Remove any ticks you have latched to you at once. Do this as quickly as possible, as your chances of contracting the disease increase the longer the tick feeds.

Fine tweezers are ideal for this. Pinch your fingers on the nearest to your skin as you can, and pull off the tick at its mouth. Ensure that none of the pieces of their mouth are still in your skin. In the happenstance they are, they'll come out in a matter of days. Consult a physician if you still have the entire head in.

Apply rubbing alcohol thoroughly to both your hands and the area of the bite.

Store the offending tick in some kind of container. Display it to your doctor when you visit him.

Ticks shouldn't be deterred by a hot match, gasoline, kerosene, or petroleum jelly; this is a bad idea. Not only do these methods not work, they could even hurt your hair or skin. The tick can even react by releasing more bacteria in your system.

As a crushed tick can still get through the skin, be sure not to use bare fingers on it.

Each different person can show different symptoms and severities of Lyme disease anywhere from days to weeks after they are bitten. No matter what symptoms you get, one of them will likely be a rash, as 75% of infected bites will cause this.
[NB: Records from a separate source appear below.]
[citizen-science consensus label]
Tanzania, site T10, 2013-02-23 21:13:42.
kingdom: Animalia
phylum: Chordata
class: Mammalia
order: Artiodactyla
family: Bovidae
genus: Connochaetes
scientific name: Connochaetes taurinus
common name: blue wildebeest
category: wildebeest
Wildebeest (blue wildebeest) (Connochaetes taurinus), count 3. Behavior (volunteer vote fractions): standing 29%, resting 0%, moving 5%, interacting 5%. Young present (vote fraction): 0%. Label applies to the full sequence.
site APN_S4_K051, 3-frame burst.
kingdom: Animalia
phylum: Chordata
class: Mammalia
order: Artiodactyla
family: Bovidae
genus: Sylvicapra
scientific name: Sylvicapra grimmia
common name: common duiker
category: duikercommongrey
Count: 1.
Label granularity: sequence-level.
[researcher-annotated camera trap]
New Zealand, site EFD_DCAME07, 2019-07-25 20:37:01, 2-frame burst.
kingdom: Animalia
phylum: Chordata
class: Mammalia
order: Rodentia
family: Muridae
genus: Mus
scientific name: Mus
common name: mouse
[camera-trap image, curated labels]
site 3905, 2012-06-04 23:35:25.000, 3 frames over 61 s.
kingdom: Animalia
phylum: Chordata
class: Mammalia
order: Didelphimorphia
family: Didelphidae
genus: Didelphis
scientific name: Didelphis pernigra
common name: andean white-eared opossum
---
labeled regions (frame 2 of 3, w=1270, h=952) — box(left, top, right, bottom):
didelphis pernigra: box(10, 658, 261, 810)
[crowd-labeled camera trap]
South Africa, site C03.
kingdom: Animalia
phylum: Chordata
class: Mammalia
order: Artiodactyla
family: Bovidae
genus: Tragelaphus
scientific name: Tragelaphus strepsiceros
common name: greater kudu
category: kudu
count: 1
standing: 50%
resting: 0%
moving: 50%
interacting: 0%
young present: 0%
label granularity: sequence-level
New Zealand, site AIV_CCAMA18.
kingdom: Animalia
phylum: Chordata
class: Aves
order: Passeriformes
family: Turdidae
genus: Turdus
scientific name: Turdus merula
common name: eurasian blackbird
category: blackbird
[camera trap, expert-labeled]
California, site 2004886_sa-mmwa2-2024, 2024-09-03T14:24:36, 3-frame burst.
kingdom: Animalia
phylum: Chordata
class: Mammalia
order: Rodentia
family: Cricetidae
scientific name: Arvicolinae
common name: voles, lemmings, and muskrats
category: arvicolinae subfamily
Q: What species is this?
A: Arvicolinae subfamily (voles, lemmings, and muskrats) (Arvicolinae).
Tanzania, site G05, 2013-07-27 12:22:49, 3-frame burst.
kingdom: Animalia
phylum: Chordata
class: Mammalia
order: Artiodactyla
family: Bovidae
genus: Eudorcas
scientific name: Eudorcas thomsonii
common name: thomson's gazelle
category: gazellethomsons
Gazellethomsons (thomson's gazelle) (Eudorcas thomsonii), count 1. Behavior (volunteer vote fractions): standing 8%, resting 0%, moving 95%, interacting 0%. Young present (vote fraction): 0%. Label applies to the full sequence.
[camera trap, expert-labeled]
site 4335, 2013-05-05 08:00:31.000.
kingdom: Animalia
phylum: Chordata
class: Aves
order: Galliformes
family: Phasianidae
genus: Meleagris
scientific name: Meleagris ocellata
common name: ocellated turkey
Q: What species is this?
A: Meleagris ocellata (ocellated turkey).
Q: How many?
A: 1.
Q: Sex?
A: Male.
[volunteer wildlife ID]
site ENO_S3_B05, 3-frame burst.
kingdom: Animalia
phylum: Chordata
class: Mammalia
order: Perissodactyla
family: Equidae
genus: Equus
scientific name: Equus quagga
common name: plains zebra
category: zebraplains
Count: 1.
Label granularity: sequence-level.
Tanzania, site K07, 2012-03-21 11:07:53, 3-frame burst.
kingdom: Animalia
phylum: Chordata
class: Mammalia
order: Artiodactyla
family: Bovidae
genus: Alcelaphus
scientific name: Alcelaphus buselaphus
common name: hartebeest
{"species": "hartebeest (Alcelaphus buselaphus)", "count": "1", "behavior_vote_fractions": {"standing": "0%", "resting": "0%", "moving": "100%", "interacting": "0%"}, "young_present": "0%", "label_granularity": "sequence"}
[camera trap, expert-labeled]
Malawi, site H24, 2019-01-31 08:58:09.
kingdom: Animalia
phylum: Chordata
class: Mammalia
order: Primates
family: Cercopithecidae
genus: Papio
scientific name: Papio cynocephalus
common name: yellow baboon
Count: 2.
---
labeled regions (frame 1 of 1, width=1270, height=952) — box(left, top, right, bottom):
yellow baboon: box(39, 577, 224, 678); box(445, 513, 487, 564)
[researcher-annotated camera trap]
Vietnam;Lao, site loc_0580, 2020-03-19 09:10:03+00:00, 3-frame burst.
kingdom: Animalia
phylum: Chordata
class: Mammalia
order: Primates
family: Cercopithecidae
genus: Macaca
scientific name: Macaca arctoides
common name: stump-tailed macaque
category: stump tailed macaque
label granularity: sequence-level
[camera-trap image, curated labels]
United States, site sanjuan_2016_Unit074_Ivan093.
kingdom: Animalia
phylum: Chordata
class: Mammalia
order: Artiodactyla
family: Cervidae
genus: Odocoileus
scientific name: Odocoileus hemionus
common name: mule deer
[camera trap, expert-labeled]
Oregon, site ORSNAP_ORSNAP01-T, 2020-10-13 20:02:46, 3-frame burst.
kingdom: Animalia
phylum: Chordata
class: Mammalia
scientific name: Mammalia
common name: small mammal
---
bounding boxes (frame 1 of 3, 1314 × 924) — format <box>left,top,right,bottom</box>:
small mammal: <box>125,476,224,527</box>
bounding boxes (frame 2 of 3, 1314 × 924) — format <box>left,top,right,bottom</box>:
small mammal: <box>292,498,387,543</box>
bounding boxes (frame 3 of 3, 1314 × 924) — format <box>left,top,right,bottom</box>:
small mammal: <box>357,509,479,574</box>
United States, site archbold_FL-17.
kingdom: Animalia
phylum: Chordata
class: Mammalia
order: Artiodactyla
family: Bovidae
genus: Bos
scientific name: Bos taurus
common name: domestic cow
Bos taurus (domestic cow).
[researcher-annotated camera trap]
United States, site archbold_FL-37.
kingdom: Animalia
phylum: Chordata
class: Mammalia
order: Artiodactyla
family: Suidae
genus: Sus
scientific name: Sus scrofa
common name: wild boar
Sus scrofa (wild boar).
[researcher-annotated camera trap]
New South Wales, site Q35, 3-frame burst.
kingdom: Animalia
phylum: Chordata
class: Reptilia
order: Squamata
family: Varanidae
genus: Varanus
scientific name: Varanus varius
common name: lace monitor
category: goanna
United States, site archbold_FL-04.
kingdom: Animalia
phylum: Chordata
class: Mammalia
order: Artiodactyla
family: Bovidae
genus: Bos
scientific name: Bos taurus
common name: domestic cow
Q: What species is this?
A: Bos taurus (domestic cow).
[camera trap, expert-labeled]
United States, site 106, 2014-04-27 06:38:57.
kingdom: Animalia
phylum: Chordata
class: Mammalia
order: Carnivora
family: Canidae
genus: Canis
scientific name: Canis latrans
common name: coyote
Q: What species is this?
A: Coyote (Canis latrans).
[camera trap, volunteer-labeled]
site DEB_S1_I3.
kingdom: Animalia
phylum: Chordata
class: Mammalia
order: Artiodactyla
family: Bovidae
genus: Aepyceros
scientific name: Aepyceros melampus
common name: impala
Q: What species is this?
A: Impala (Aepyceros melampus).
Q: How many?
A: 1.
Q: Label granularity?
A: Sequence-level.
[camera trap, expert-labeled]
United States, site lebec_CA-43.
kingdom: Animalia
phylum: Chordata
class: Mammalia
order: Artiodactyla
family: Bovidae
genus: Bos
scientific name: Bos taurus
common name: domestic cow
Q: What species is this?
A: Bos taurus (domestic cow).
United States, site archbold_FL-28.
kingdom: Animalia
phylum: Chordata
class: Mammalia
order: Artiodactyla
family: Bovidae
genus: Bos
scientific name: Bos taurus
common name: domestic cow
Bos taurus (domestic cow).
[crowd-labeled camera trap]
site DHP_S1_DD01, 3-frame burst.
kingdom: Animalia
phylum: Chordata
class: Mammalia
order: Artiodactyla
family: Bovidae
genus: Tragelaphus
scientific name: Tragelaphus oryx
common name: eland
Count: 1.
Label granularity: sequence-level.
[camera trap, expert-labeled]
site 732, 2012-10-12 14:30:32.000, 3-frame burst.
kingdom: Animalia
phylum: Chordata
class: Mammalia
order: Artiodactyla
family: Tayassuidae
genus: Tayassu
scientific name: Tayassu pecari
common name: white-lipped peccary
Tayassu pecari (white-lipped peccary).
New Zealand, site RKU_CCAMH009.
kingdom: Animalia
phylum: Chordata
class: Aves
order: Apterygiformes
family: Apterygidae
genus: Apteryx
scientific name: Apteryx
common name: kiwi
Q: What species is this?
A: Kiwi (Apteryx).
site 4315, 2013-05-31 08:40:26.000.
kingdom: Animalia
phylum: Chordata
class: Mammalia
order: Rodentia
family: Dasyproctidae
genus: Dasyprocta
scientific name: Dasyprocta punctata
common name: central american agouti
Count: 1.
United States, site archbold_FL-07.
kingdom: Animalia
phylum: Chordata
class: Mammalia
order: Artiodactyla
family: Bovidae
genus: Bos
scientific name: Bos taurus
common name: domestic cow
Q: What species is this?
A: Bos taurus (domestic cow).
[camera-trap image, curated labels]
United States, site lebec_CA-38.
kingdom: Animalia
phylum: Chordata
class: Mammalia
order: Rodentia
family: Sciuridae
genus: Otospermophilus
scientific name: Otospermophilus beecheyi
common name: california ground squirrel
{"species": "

You can help your chances of keeping the disease from progressing by getting treated as early as possible. However, your chances are optimistic even if your Lyme disease has progressed. It's difficult to get a consensus on the best Lyme disease treatment. If it's detected early, physicians often recommend a few weeks of oral antibiotics, such as amoxicillin. Later diagnoses will have to undergo twenty-one days of large doses of antibiotics. Amoxicillin, IV penicillin, or ceftriaxone are often the ideal treatments for women who are pregnant or lactating, or children younger than eight years old. In the case of these kinds of patients, don't administer tetracycline or doxyxycline.